§ **Document text**:
- - - - -

Patois Bible took four years of research, cost US$350,000
THE Jamaican New Testament, the patois translation of the second half of the Christian Bible, was produced at a cost of US$350,000 — $32 million at the current exchange rate — the Bible Society of The West Indies revealed yesterday.
Translated Di Jameikan Nyuu Testiment, the work is the product of four years of research and testing. It is scheduled to be launched at Bethel Baptist Church in Half-Way-Tree, St Andrew on December 9.
Ever since it started, the project has attracted criticism, with some detractors saying the monies could be put to better use. But reacting to those critics, general secretary of the local society Rev Courtney Stewart hit back yesterday by saying all the funds were raised overseas with the express intention of translating the text.
“All the funding came from abroad; we didn’t raise any money here in Jamaica,” Stewart told the Jamaica Observer Monday Exchange.
“Some persons have said that this is money we really are wasting and we could have used it to fix roads and for the school-feeding programme, and for hospitals and that kind of thing. The truth of the matter is that none of that money that we were able to pull could have been used to fix roads, fix hospitals, provide drugs and feed kids. That was money that was provided exclusively for translation,” he stressed.
Among the donors he listed were the American Bible Society, Wycliffe Group of Companies, British and Foreign Bible Society, and Spring Harvest.
Explaining the rationale for a Jamaican translation of the New Testament, Stewart questioned whether people were really understanding the traditional text and whether churches could make a greater impact if the text was in their mother tongue.
“The main motivating factor behind that is that a major mission of the Bible Society is to make the Scriptures available to people at affordable prices and in their mother tongue, even though they may already be available in the official language,” he said.
The Nyuu Testiment was the production of linguists from the University of the West Indies’ Jamaica Language Unit (JLU) and exegetists from Northern Caribbean University, United Theological College of the West Indies and Jamaica Theological Seminary. It was also the subject of multiple islandwide focus groups.

- - - - -

§ **Questions**:
A: Name the donors Stewart listed in the patois Bible article.
B: Carry on the article about the patois Bible from its last sentence.

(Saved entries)

- - - - -

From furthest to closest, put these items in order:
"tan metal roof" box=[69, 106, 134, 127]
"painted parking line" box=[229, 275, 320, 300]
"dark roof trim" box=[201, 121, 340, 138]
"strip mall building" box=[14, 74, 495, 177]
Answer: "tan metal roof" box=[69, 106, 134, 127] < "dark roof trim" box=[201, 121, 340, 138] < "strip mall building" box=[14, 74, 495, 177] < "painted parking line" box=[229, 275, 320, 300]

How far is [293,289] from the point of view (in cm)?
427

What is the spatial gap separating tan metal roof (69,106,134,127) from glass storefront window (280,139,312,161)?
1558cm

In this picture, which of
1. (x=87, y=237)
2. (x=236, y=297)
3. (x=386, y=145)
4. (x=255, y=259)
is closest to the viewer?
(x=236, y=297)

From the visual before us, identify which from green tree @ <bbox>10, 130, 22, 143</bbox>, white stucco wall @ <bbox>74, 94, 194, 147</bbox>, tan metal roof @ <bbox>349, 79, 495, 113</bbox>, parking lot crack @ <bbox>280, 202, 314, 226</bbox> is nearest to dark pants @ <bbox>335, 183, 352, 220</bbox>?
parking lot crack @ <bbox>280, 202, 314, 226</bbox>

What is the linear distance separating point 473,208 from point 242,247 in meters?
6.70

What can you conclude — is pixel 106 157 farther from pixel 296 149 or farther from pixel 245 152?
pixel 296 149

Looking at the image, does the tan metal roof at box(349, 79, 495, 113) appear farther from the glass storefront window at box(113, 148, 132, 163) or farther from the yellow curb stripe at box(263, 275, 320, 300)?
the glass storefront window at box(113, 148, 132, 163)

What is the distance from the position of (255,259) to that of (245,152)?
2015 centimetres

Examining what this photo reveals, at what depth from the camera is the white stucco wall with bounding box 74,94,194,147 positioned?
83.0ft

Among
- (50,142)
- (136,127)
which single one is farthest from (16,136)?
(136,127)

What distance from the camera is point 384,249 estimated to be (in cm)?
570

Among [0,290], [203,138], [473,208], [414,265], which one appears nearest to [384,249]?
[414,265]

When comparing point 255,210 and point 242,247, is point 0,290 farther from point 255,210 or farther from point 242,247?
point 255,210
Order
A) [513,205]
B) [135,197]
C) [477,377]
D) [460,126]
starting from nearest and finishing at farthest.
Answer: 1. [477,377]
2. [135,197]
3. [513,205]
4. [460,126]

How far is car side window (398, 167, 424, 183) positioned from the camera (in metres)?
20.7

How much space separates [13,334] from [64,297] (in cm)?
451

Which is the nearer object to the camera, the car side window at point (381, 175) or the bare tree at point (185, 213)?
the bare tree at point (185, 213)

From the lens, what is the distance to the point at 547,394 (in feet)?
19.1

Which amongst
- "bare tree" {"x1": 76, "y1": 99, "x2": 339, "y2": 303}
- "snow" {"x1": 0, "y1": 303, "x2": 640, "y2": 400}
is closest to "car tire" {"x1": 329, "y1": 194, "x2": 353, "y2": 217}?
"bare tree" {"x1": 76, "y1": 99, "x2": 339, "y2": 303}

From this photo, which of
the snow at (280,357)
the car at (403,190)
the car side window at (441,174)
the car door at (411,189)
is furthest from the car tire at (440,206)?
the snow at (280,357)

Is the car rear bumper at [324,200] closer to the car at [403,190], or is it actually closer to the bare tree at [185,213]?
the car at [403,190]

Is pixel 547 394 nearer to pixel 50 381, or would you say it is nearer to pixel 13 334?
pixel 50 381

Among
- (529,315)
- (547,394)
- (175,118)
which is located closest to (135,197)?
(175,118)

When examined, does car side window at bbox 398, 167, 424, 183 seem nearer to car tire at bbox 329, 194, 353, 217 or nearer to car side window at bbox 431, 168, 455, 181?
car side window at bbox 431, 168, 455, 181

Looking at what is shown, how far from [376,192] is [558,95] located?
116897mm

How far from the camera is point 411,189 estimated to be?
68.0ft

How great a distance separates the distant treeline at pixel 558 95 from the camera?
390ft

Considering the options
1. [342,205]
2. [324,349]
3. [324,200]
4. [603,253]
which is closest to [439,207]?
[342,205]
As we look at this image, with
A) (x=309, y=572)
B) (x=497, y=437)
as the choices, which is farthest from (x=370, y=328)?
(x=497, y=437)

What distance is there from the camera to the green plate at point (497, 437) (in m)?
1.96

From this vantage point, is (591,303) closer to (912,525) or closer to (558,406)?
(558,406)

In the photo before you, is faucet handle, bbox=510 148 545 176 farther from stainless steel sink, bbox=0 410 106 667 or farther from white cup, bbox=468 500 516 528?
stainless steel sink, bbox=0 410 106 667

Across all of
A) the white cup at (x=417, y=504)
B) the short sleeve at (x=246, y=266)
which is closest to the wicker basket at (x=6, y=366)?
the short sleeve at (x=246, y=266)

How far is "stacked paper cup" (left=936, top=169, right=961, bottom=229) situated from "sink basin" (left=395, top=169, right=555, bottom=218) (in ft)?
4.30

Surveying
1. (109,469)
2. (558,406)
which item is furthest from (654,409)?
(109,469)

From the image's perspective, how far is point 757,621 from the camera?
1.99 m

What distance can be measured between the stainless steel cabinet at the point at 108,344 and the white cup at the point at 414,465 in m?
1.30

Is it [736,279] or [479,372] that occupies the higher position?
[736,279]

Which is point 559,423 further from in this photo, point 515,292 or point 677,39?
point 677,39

- - - - -

§ **Responses for each task**:
A:
American Bible Society
Wycliffe Group of Companies
British and Foreign Bible Society
Spring Harvest

B:
“The JLU, which I head, provided linguistic oversight, checking the writing system, word use, choice of structure etc… Then, the translators having translated, it was sent to exegetists to check that the translation corresponds in exact fashion to the original,” explained Professor Hubert Devonish.
The translated work carries the King James Version along the edge of each page, and is complete with information in both languages on some national emblems, messages from the Bible Society hierarchy, and a reading guide. Even the maps at the back have the names translated into patois.
Stewart said 2,000 copies of the text — which is accompanied by an audio file — will be available at the time of the launch, with an additional 3,000 expected by January next year.
“It took six weeks for recording — nine hours per day, six days per week,” said Bertram Gayle, one of the linguists who worked on the project. Editing, he added, took “another couple weeks”.
Other patois works which the Bible Society has produced are A who run tings?, excepts of Scriptures focusing on the sovereignty of God (audio cassette, 1996), Di Crismus Story (CD, 2003) and Jiizas: di Book weh Luuk rait bout him (print and audio, 2010).
The Jameikan Nyuu Testiment was launched in the UK last month and is being printed in China.